Pam’s Pictorama Post: The day before Thanksgiving a bag showed up with my doorman and tucked inside were two delightful little jars of jam and a mason jar of tomato water. These were sent by Liz, a colleague, friend and chef who lives in my neighborhood and has so kindly sent along such care packages periodically during the long, shutdown time. Her bag of goodies not only improved our breakfast repast, but set loose a wonderful torrent of memories shared with my mother, mostly of the yard I knew as my grandmother’s, where my mother spent most of her childhood. Today’s post is devoted to those memories.
To start, for those of you who have not experienced it, tomato water is the water you drain out of tomatoes. This is sometimes done before canning or cooking tomatoes down in recipes. The result, assuming you like tomatoes, is drink that is like a wonderful burst of summer in your mouth. Liz introduced me to this delight, made me a fan and always includes a mason jar of it. This one is yellow – and tastes of those different tomatoes. Still very yummy and a real treasured reminder of summer as we head into a darker, gloomier season.

● **What this exercise asks**:
1 > Rewrite the tomato water post starting at "To start, for" and ending at "darker, gloomier season.", changing "yellow" to "orange".
2 > Write what comes next in the post about Liz's care package, picking up after its final sentence.

● **Recorded information**:
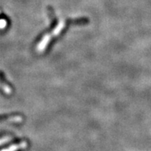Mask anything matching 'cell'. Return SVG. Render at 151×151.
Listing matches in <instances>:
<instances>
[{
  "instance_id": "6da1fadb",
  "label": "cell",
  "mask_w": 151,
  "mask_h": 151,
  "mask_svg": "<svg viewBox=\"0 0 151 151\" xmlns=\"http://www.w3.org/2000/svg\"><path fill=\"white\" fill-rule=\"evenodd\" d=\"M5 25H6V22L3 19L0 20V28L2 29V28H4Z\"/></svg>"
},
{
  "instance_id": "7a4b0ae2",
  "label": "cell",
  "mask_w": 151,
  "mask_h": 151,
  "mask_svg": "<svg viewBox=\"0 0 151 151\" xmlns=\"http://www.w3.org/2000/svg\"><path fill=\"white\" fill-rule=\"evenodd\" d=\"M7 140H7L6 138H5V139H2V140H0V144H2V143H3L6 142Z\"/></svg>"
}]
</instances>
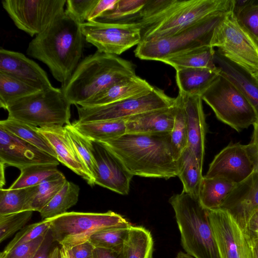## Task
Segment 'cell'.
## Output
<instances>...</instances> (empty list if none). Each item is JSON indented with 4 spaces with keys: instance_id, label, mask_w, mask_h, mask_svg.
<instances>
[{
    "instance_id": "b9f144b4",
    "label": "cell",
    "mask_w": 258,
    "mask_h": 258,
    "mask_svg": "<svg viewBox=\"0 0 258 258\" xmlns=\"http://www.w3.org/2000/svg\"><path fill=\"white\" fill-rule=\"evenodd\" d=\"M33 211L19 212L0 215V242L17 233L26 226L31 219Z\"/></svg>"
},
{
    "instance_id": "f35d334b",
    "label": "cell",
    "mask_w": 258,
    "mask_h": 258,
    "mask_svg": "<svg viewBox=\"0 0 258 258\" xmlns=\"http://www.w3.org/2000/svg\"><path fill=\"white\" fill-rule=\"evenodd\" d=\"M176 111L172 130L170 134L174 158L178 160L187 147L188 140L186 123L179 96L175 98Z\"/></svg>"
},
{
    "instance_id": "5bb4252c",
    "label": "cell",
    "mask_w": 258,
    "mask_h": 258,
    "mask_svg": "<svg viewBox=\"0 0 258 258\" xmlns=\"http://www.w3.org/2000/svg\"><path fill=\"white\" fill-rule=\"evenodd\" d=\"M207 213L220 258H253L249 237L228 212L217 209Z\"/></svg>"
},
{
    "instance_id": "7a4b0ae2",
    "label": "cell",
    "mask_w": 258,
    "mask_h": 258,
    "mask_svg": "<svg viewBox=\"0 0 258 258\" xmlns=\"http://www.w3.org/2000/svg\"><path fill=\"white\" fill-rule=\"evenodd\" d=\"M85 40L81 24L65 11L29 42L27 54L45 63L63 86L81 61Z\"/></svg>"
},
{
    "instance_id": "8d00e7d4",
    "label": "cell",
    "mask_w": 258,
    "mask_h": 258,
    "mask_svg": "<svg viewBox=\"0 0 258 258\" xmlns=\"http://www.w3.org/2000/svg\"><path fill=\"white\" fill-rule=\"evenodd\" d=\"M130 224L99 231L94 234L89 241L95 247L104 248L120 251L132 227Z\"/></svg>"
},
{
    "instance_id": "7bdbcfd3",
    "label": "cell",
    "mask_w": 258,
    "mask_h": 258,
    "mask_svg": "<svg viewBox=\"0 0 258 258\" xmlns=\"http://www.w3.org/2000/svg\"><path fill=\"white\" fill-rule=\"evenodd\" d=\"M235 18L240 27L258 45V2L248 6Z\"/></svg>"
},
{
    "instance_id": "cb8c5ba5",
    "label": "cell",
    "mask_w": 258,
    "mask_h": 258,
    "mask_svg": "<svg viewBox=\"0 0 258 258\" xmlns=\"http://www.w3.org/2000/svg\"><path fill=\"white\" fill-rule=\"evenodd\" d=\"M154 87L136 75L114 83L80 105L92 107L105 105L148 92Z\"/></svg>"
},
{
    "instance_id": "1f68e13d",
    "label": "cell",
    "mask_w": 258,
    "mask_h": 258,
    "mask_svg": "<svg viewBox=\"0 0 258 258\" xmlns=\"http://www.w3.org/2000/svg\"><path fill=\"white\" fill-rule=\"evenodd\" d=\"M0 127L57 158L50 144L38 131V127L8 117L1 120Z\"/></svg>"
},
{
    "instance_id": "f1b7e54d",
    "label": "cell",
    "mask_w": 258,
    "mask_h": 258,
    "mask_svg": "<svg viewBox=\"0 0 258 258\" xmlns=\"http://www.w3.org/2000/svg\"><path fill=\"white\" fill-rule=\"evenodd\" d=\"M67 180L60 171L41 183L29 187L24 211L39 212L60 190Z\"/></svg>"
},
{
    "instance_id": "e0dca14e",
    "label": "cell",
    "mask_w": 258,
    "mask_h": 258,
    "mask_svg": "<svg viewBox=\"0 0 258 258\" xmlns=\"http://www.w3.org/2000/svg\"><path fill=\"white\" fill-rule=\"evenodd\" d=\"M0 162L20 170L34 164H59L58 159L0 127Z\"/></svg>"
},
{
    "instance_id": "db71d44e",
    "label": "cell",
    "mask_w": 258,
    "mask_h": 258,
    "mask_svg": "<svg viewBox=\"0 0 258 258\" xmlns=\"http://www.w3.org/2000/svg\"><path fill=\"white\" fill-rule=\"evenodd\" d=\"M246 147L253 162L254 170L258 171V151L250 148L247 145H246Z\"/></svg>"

● **Task responses**:
1 >
To start, for those of you who have not experienced it, tomato water is the water you drain out of tomatoes. This is sometimes done before canning or cooking tomatoes down in recipes. The result, assuming you like tomatoes, is drink that is like a wonderful burst of summer in your mouth. Liz introduced me to this delight, made me a fan and always includes a mason jar of it. This one is orange – and tastes of those different tomatoes. Still very yummy and a real treasured reminder of summer as we head into a darker, gloomier season.

2 >
One jam is quince. It is my introduction to it and I like it very much. The only quince trees I ever made the acquaintance of were up at The Cloister’s garden in Fort Tryon Park. There are lovely ancient looking gnarled examples in that garden and a quick read shows that some types can live, with care, longer than a human life span, and that getting them to produce an agreeable fruit isn’t easy. Back in 2012, the New York Times was inspired to devote an article to quince trees, In Praise of the Misunderstood Quince, specifically launching the discussion around those venerable examples of the trees at The Cloisters.
The other jar was plum and sour cherry jam. This one opened a Pandora’s box of taste memory because I have not had sour cherry jam or preserves since childhood. My grandmother used to make it each year – children and their spouses and the grandchildren were all tasked with a morning of picking the sour cherries off of an enormous tree in her yard. As I was a small child I assume my memory of it as being an enormous tree may be a bit exaggerated, but I do believe it was a mature and large specimen.
The cherries were yellow with a sort of red blush – more yellow than the ones I found to show here but that is the idea. We collected them in plastic buckets – strangely I remember an aqua colored one in use specifically. My grandmother had an enormous, ancient double sink and she would be in the kitchen cleaning them as we brought them in. I don’t think I was privy to the process of cooking them down, but the end result were jars of cherries that would last us the better part of a year. This ideally to be spread on her own homemade bread which we consumed in enormous slabs.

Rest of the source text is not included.